Zijn hernieuwde plannen voor de toekomstige campus Blandijn kwamen oog in oog te staan met een onvermijdelijke ramp: de vervuilende rook die sigaretten met zich meebrengen. De muren van de campus, die er al half stonden, werden gemaakt van oogverblindende, witte Toscaanse marmer uit Carrara. Marmer dat bedoeld was voor de studenten farmacie en diergeneeskunde. Het soort studenten dat het leven onder controle heeft en effectief een voedzaam ontbijt nuttigt in plaats van slappe koffie te drinken en een sigaret te roken.

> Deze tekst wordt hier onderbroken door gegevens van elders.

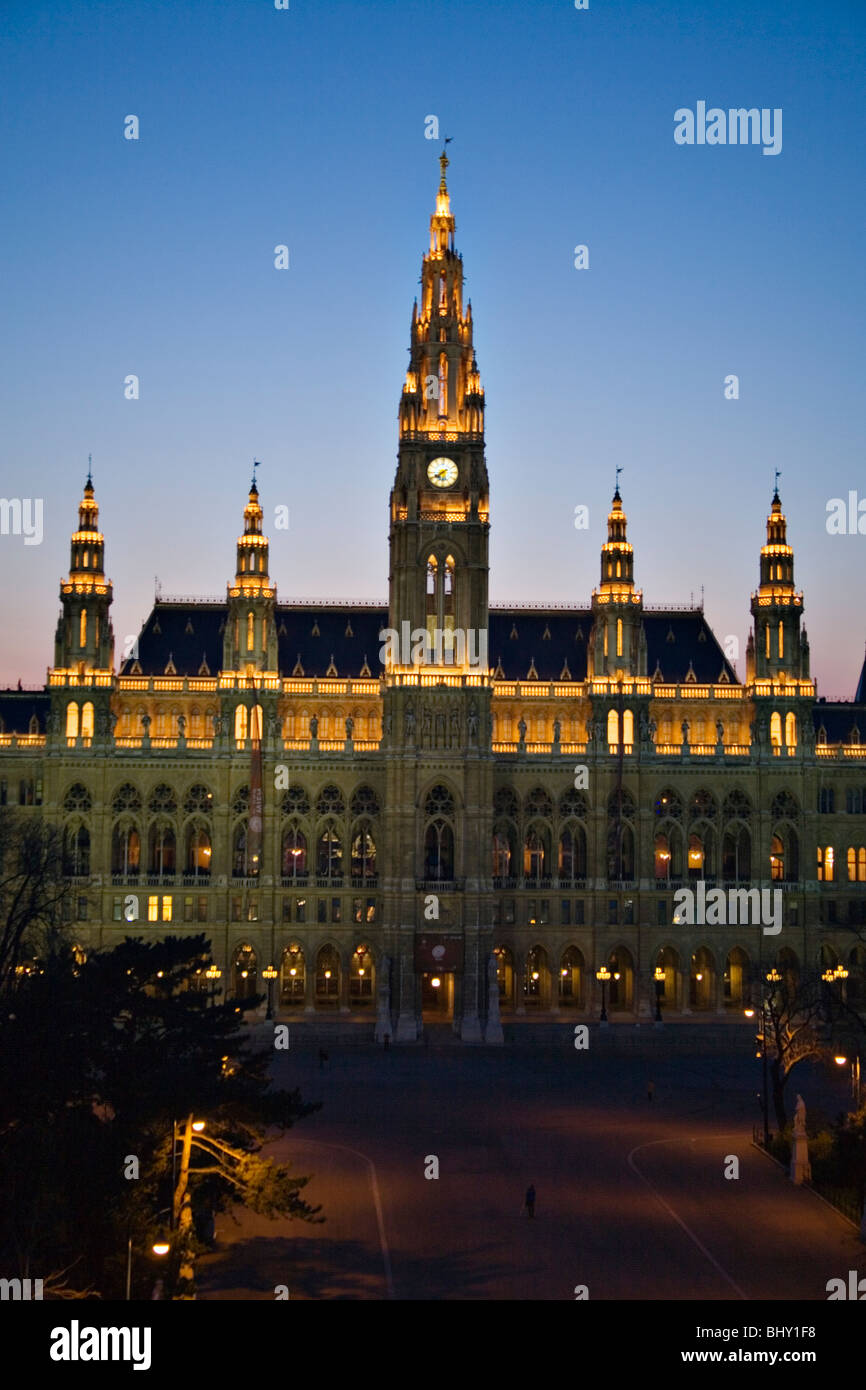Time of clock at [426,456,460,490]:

De trappen van de Blandijn, ook wel 'de trabla' genoemd, zijn al veel langer dan vandaag de ideale uitvalsbasis voor lezingen en betogingen. En de menigte die deze evenementen aantrekt is meestal toch wat alternatiever dan de rest van de Gentse studentenbevolking. Helaas wordt alternatief-zijn wel vaker onbewust en ongewild gekoppeld aan roken (zelfgerolde sigaretten natuurlijk). Daar de hangjongeren op de trabla bezig waren met allerlei diepe gedachten en hevige discussies, merkte er niemand op dat de majestueuze marmeren muren langzaam zijn glans en smetteloos witte kleur verloren. Niemand had oog voor de weloverwogen architectuur en kostbare materialen aangezien er zo veel was om over te protesteren en te kibbelen.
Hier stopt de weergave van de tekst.